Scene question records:
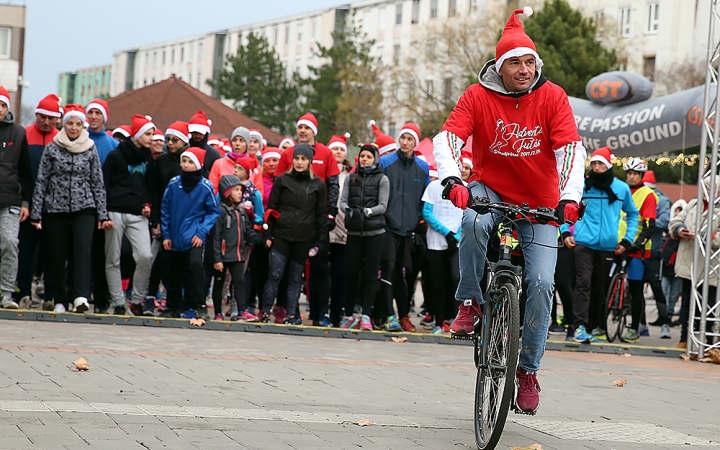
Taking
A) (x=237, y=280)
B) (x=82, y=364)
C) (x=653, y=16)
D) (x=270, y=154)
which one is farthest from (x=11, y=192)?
(x=653, y=16)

◆ WHAT IS ASKED ◆
Please change "farthest" to "most distant" throughout the lines above and keep everything else the same. Leave the pictures out of your answer.

◆ ANSWER TO THIS EXERCISE ◆
Taking
A) (x=237, y=280)
B) (x=82, y=364)
C) (x=653, y=16)
D) (x=270, y=154)
which one is most distant from (x=11, y=192)?
(x=653, y=16)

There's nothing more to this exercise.